* _Task to carry out_
Print the listing from the line containing "Based on distance from the camera, sort" up to and including the line containing "3. the tall tree trunk at point (24, 320)", reproducing each line without any change.
■ ■ ■
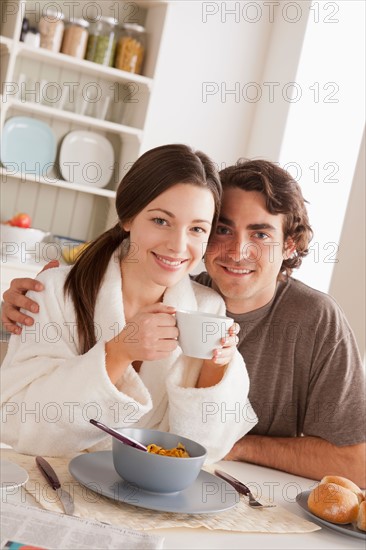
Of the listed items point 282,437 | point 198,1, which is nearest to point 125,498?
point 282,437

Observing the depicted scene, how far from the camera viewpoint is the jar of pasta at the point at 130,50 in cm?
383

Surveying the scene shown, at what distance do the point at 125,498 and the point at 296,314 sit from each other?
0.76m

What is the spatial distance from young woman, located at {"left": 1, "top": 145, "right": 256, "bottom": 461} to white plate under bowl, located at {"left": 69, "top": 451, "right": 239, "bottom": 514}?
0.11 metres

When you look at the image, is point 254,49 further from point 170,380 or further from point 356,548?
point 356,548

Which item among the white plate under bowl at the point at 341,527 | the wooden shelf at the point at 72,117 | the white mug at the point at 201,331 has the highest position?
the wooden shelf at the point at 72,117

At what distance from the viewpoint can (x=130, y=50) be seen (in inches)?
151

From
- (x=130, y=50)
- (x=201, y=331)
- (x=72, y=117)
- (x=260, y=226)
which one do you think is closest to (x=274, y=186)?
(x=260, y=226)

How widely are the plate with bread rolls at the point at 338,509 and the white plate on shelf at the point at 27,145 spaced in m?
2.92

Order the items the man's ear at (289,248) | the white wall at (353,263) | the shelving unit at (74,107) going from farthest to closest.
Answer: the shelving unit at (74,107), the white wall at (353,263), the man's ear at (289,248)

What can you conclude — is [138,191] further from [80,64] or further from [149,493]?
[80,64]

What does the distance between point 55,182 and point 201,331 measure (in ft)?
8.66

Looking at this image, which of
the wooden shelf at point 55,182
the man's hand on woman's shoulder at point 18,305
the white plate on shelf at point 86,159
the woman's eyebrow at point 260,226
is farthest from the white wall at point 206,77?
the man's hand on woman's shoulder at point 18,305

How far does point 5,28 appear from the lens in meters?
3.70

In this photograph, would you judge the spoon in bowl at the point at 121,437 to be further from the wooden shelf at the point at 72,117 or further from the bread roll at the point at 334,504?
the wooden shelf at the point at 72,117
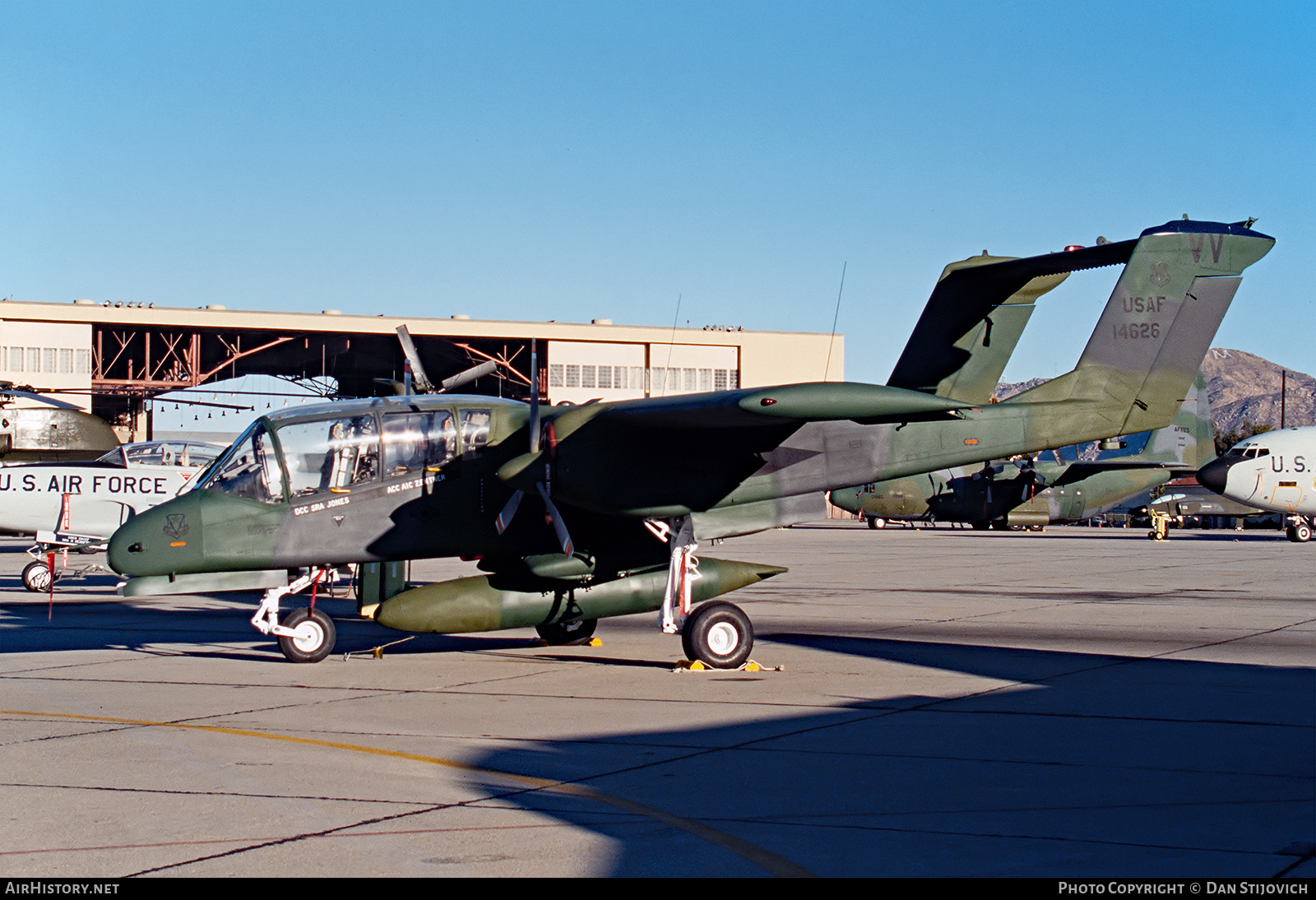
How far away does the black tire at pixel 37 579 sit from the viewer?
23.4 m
■ ■ ■
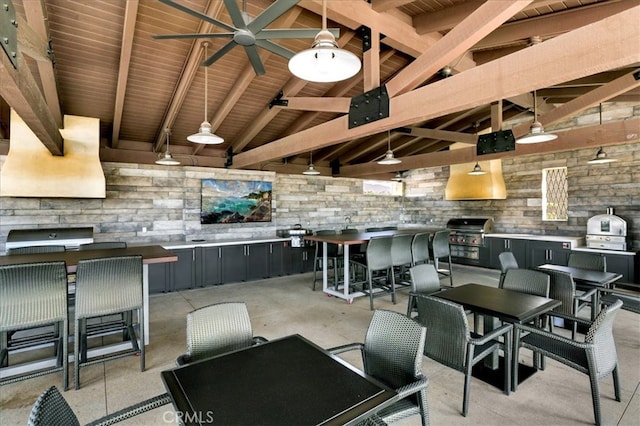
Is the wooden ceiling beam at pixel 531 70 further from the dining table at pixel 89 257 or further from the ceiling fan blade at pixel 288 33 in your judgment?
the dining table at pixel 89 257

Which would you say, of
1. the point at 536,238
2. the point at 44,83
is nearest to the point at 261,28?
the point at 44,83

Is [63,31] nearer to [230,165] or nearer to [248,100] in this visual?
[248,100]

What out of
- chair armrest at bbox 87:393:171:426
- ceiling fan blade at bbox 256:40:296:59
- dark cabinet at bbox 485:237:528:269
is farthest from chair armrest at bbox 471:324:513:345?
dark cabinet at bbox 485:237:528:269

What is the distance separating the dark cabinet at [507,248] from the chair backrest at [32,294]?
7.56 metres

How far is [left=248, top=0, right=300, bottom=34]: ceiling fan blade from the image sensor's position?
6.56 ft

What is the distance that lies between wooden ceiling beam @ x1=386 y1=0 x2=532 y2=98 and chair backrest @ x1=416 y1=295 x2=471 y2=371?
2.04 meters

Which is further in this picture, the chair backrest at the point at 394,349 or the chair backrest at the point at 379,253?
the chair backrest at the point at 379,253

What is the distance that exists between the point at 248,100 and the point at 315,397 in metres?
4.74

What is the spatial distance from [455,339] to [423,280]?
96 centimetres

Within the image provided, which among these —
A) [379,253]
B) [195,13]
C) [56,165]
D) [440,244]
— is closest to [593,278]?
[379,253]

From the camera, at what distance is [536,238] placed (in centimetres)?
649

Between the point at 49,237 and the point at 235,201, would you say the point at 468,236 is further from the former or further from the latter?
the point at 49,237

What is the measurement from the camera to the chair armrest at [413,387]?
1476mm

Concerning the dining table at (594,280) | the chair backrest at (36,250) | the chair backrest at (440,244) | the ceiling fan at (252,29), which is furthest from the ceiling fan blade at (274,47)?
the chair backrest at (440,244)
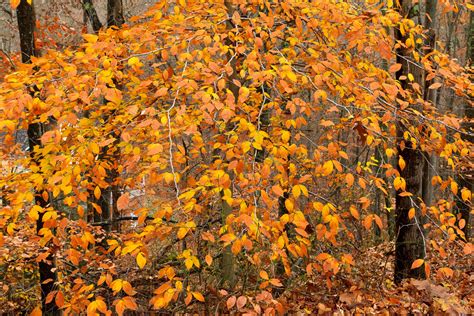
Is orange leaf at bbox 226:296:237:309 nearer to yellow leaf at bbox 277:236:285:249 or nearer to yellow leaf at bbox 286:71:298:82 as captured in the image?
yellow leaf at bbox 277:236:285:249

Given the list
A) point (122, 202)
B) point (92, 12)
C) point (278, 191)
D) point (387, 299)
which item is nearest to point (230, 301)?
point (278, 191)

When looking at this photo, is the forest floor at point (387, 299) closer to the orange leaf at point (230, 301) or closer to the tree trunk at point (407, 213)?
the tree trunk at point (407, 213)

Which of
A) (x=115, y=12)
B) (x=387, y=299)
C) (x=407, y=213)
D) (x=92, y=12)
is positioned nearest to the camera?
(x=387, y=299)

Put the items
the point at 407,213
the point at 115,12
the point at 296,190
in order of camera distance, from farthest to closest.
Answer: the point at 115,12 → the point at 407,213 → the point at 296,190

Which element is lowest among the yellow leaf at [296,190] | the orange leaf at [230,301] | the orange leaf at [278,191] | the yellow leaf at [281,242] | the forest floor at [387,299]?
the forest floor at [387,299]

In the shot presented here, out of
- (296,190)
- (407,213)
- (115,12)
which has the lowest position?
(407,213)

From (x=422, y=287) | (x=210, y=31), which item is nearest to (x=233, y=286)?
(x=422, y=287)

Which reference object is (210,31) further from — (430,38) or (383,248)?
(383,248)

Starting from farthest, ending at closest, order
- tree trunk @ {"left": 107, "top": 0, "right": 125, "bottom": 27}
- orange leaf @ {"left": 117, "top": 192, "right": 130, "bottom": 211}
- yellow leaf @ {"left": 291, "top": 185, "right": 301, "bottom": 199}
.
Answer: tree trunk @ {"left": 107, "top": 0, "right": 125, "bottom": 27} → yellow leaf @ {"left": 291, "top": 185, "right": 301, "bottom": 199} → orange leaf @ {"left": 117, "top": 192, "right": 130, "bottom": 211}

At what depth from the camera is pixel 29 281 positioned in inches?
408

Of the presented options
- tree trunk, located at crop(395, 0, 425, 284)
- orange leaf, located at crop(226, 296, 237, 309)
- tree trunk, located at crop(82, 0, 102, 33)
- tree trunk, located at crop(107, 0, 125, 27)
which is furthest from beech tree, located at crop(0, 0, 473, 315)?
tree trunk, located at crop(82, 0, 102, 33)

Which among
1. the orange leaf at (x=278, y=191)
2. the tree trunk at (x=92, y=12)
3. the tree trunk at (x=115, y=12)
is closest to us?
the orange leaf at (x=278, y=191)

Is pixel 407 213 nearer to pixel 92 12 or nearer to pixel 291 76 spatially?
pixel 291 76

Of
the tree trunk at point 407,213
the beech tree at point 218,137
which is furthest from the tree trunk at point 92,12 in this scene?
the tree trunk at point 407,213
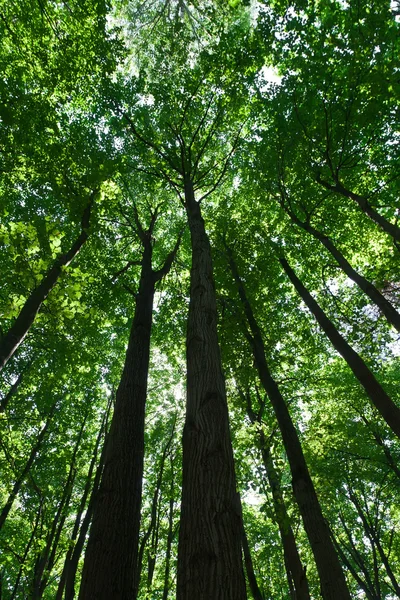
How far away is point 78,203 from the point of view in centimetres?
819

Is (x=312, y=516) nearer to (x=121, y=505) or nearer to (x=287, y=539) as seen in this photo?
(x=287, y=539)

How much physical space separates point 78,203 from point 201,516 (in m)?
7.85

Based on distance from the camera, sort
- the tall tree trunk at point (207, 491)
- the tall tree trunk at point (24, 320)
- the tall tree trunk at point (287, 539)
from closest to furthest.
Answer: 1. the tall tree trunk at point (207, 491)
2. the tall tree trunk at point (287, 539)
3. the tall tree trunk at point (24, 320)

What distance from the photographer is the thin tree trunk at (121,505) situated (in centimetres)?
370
■ ■ ■
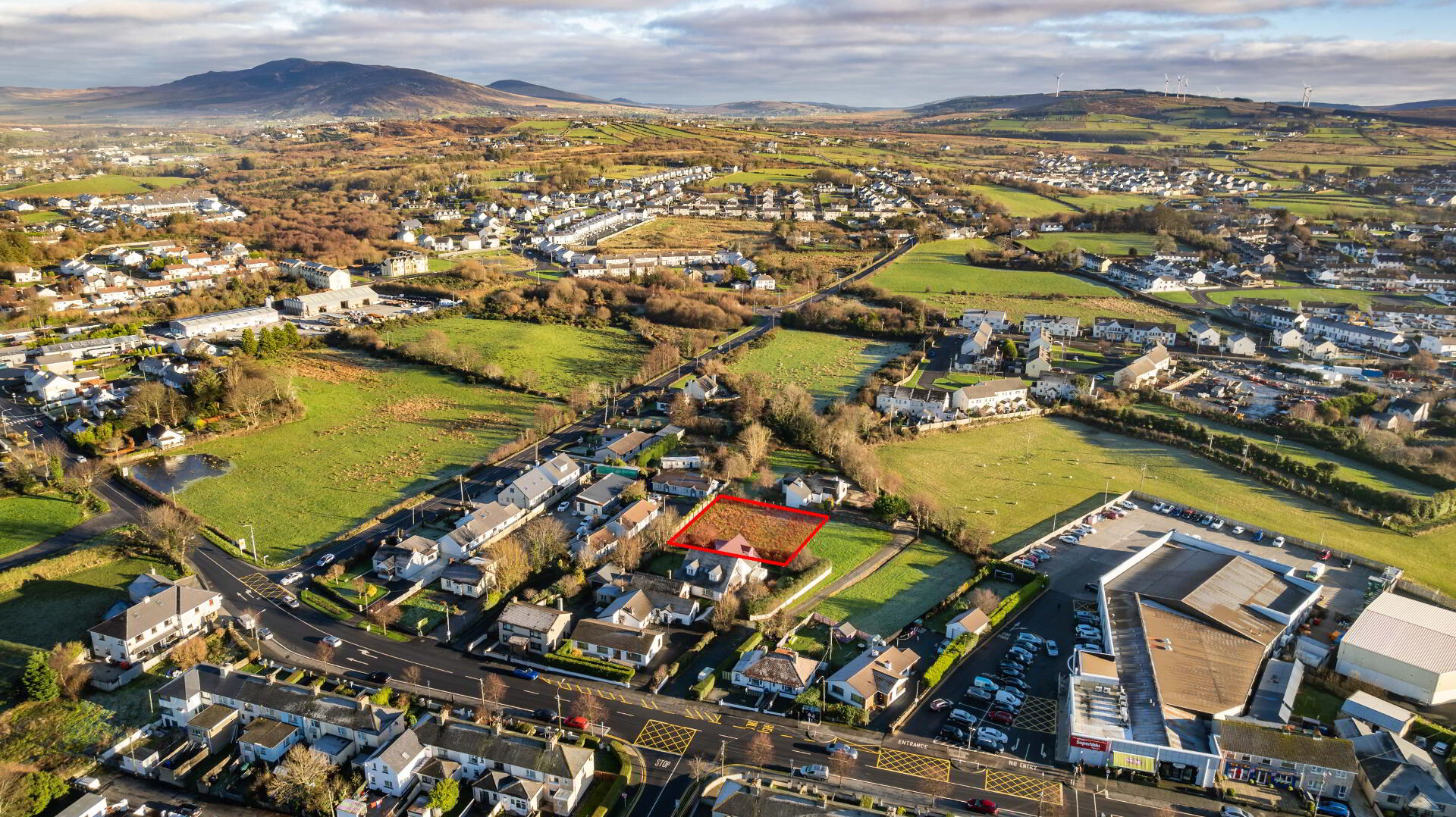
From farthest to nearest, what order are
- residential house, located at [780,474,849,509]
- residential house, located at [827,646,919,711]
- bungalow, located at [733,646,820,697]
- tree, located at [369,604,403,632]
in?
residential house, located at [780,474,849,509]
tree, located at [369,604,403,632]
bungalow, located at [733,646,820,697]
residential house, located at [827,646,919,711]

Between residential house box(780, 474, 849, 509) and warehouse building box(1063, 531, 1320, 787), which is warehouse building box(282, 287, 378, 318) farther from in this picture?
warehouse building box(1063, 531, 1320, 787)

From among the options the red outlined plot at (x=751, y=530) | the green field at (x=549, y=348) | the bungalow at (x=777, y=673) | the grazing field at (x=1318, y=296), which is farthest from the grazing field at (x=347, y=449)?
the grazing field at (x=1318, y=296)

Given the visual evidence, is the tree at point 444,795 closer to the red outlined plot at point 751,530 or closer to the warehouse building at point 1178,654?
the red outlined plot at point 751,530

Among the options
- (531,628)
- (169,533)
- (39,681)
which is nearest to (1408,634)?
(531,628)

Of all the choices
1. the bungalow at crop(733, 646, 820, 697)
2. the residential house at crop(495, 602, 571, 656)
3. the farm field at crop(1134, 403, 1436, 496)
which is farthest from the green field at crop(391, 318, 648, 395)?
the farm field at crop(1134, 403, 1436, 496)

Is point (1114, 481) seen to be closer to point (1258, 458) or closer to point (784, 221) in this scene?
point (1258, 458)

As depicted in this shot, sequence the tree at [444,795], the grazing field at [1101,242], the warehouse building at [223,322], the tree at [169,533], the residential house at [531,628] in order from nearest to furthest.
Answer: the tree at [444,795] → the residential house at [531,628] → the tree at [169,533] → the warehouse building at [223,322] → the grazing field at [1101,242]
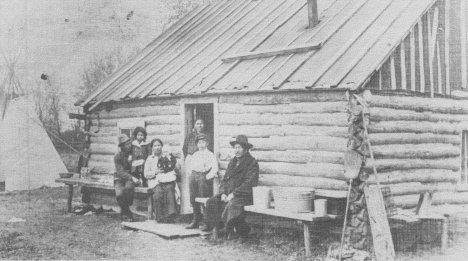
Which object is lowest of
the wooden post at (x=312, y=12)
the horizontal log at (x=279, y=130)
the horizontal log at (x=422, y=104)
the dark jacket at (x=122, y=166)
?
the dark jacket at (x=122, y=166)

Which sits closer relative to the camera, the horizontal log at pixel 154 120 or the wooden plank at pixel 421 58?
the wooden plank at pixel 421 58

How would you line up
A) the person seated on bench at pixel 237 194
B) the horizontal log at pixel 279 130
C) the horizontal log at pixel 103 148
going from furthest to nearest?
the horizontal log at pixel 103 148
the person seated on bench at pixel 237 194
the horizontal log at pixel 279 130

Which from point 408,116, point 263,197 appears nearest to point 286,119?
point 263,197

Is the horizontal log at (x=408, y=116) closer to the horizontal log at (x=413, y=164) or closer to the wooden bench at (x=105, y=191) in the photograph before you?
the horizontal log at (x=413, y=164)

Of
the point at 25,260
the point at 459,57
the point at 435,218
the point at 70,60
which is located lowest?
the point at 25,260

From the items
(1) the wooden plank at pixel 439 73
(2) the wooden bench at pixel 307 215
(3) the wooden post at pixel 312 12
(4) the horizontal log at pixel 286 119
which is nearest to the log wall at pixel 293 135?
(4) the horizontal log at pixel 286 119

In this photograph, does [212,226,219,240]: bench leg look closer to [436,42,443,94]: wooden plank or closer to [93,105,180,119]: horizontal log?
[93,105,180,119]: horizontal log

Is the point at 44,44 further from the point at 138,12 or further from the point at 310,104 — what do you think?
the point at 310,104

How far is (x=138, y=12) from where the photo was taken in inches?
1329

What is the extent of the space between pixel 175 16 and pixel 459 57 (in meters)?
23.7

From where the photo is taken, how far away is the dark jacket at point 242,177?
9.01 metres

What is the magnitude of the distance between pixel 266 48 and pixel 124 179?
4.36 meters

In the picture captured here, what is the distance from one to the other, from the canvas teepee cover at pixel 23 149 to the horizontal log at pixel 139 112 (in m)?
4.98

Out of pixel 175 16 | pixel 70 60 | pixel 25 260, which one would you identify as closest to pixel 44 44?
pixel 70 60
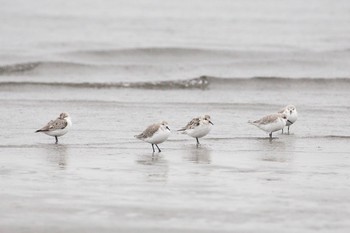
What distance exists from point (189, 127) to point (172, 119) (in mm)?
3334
■ ■ ■
* _Result of the exercise_
Based on distance from the camera, sort
- the tall tree trunk at point (207, 491)
- the tall tree trunk at point (24, 320)
- the tall tree trunk at point (287, 539)
from closest to furthest.
Answer: 1. the tall tree trunk at point (207, 491)
2. the tall tree trunk at point (287, 539)
3. the tall tree trunk at point (24, 320)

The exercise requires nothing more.